Thursday, September 6, 2012

Another Princess Post: Merchandise Culture

This will be my last Princess post for a while.  They just provide so much material!  I'll have more variety in the next few articles so stick around :)

It’s no secret Disney Princesses are “it girls” in today’s society, and have been for some time.  They seem pretty much perfect, and are most definitely portrayed that way as they are marketed to children in the form of toys, clothes, school supplies, you name it.  With the targeted consumers being young girls, these are the products that can reinforce the kind of person they aspire to be. 

Now this would be a fair goal, IF the Princesses were modeled as the well-rounded, adventurous, brave, proactive, and sometimes not-that-feminine ladies that are seen in the actual movies.  However, as you know if you’ve ever encountered Princess merchandise, this is not how they are marketed.  If you haven't, please just humor me and Google "Disney Princesses."  The below picture is the first result that pops up that I grabbed from Google Images.  The girls are predominantly in their best iconic dress and posed in such passive positions to appear demure, sweet, and dainty. 

Here's the whole lineup   (See Link A)

I know this is how Princesses are “supposed to” appear.  As royalty they should uphold a certain standard.  But when watching the movies in which they star, some of the girls are only in those dresses for a single key scene (Mulan, Aurora, Cinderella, Tiana, Belle, and Ariel all fit this bill), and the rest of the time they are much more active about moving the plot along. 

Take Belle, for example: she is in her yellow ball gown for the ballroom/balcony scene and that is it.  But her merchandise has her permanently stuck in that thing and looking as if she’s floating on air.  In fact her character is rather defiant, feisty, and fights for what she loves.  But you would never know by looking at the products.

Toddler Girl's shirt from Target  (See Link B)

Another great example is Mulan, who is an outward female for perhaps 10% of the movie.  Yet she is never on merchandise in her brave, selfless soldier form, but only as a sweet young lady in a dress.

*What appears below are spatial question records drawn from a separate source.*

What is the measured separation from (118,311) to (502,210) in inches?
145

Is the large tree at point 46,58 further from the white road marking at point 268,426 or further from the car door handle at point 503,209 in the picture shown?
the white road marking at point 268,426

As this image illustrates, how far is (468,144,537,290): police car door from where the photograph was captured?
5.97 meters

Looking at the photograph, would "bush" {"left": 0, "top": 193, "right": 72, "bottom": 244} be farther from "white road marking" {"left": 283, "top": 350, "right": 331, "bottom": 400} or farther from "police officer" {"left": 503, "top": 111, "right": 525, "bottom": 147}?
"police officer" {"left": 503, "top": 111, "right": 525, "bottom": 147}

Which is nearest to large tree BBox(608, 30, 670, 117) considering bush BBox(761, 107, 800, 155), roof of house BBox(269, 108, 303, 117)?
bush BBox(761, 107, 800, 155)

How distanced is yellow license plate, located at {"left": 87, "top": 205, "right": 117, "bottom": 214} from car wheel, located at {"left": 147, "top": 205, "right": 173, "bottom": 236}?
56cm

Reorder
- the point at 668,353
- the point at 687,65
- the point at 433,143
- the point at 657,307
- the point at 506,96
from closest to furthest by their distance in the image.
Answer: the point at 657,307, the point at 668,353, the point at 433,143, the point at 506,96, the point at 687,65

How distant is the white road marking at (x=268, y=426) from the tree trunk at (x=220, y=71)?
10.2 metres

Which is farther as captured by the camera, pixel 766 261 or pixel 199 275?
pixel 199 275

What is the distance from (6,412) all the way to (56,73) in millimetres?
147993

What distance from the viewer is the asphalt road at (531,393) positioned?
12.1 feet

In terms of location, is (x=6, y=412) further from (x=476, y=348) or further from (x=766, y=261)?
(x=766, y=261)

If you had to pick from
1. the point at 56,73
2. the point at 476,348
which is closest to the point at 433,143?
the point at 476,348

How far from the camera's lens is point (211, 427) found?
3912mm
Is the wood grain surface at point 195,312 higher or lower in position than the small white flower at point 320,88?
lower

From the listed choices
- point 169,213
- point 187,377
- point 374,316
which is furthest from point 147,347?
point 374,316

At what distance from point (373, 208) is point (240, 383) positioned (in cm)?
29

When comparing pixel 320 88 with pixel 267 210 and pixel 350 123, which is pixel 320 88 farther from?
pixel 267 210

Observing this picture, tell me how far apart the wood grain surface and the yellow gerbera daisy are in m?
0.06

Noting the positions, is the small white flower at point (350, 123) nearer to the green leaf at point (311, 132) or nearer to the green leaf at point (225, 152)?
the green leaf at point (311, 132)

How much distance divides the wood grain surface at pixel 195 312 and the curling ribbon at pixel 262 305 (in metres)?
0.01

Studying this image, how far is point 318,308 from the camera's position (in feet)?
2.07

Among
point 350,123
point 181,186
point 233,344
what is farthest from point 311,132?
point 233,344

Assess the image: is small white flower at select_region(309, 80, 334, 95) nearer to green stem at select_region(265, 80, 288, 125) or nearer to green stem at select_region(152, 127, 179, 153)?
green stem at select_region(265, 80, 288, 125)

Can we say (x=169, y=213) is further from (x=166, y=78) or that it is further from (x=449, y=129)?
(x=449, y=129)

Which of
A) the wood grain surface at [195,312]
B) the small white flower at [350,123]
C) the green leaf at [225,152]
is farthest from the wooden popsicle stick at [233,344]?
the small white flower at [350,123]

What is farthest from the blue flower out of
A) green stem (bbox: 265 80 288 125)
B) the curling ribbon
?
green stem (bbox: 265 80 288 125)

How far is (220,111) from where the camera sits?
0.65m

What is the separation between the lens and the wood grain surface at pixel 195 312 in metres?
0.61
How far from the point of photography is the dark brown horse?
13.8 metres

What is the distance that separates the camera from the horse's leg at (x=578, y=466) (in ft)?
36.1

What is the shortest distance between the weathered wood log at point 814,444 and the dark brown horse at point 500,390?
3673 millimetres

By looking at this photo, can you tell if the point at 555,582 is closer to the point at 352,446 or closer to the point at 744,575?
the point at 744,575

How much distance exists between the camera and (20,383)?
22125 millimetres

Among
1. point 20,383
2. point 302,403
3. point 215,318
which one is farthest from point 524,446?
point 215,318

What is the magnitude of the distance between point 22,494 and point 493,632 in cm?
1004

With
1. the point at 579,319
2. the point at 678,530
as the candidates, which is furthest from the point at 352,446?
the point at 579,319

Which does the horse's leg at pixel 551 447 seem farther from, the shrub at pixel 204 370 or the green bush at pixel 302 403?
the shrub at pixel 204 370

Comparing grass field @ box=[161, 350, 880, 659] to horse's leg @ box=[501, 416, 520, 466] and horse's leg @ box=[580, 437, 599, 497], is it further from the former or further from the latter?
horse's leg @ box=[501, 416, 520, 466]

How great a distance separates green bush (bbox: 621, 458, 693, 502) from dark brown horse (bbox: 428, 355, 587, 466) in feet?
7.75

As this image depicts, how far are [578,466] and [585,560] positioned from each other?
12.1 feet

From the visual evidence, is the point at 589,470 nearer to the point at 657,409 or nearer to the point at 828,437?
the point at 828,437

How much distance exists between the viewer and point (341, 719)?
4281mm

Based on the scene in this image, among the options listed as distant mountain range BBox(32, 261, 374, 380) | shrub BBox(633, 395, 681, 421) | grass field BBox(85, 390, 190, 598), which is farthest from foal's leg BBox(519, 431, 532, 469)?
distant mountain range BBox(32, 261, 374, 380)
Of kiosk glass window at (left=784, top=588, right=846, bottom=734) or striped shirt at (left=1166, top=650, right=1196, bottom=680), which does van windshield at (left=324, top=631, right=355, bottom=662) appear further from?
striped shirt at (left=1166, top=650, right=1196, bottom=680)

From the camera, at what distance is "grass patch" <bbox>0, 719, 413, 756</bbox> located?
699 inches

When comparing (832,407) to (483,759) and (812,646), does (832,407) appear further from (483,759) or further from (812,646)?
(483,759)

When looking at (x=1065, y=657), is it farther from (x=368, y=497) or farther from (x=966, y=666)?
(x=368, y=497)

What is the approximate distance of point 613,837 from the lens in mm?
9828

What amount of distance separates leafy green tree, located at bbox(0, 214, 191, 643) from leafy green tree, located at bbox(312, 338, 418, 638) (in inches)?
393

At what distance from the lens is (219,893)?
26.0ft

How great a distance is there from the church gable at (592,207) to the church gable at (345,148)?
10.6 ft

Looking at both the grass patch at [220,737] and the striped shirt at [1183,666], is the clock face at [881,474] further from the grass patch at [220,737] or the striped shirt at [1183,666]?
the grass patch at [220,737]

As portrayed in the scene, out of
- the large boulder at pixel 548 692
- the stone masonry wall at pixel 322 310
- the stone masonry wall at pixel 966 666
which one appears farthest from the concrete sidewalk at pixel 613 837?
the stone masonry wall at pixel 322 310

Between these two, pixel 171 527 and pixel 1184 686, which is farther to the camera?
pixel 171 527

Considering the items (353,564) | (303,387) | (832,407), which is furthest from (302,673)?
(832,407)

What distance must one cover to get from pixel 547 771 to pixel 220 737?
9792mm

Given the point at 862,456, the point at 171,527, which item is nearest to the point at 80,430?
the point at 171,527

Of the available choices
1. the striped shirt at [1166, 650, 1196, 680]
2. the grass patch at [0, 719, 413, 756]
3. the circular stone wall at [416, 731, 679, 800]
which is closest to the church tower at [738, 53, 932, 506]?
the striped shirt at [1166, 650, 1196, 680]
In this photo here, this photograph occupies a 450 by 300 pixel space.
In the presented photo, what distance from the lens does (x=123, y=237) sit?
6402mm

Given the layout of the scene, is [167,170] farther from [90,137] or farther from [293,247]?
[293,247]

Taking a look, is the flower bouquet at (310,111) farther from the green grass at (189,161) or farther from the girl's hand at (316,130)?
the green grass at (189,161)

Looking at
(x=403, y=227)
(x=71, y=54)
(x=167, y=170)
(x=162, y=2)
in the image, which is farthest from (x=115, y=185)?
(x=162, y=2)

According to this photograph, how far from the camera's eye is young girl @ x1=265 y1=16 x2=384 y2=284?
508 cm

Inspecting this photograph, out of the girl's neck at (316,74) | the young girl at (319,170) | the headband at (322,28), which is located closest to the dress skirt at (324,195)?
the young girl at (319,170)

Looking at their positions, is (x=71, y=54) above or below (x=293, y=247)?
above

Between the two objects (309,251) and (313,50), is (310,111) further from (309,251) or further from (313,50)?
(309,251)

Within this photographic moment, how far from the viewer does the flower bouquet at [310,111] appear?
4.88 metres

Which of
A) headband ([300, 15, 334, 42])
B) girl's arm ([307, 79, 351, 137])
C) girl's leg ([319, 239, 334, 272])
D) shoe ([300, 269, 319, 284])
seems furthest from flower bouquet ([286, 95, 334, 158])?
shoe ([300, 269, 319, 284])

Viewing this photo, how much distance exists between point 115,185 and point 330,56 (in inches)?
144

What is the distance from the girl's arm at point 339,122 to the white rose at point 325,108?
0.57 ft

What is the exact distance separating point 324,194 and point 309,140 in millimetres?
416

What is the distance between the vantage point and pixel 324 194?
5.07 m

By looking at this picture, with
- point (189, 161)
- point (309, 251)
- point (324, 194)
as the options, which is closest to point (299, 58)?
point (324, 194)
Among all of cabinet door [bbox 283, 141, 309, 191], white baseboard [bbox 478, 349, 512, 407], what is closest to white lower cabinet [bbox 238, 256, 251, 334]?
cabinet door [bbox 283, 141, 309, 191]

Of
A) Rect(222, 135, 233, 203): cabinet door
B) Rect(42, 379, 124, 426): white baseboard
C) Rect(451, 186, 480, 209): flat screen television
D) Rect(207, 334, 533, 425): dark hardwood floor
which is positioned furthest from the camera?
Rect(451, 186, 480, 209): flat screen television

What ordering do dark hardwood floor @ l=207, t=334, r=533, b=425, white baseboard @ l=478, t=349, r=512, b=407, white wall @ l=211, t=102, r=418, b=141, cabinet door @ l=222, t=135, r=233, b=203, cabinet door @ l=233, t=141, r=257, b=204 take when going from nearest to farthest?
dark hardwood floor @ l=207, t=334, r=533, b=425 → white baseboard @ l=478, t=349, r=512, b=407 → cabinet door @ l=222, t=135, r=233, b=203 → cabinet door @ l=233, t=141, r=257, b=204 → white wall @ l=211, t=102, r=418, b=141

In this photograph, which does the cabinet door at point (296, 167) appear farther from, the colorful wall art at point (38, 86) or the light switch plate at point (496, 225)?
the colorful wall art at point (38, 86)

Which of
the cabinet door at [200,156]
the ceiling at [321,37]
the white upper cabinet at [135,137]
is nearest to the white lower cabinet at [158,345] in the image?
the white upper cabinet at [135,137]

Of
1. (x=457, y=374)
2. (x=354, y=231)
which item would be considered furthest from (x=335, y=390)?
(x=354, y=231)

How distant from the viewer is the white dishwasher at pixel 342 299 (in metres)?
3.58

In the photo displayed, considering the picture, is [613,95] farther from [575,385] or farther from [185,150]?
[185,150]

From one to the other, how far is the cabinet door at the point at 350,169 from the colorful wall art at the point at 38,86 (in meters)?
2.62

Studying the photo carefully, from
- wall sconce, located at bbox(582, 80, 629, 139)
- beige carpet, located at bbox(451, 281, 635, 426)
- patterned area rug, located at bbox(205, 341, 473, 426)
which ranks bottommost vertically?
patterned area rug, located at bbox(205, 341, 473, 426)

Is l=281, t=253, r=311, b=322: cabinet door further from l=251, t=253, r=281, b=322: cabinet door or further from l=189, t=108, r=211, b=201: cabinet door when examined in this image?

I could not find one Mulan product where she was her solder self...  (See Link C)

I’m not opposed to promoting the Princesses to young audiences, but I do wish there could be a bit of variance between hyper-femininity and active personalities that are indicative of gender-neutral roles, especially if they are consistent with the movies.  These young consumers tend to love to take after those they admire, and hopefully the movie versions of Princesses help with that.  But wouldn’t it be nice if the merchandise they were handed also sparked some adventurous and intelligent qualities with a belief that they could be anything they wanted if they put their minds to it?


  1. At least the movies themselves (nowadays) tend to portray the princesses as more independent, plucky, adventurous, etc. Presumably the consumers of these "pretty princess" items have seen those films and feel a connection to the characters that goes deeper than any picture on a t-shirt would imply, don't you think? In other words, that pin shows Mulan as a vacuous mannequin, but we remember her as the peasant girl who triumphs over the Hun invasion with heart and courage. Hopefully!

  2. Yes I definitely approve of the direction Princess movies take these days. As you say, we can only hope that young consumers wish to take after the heroines they see in the films more than the ones they have on their shirts/backpacks/posters etc. Another thing to think about with Halloween coming up is the little girl Princess costumes. How many are the outfits the Princesses wore while being brave and adventurous? And how many are the iconic ballgowns that make them feel pretty instead of powerful? I'm not bashing, just zooming in my sociological lens. :) It's what I do here!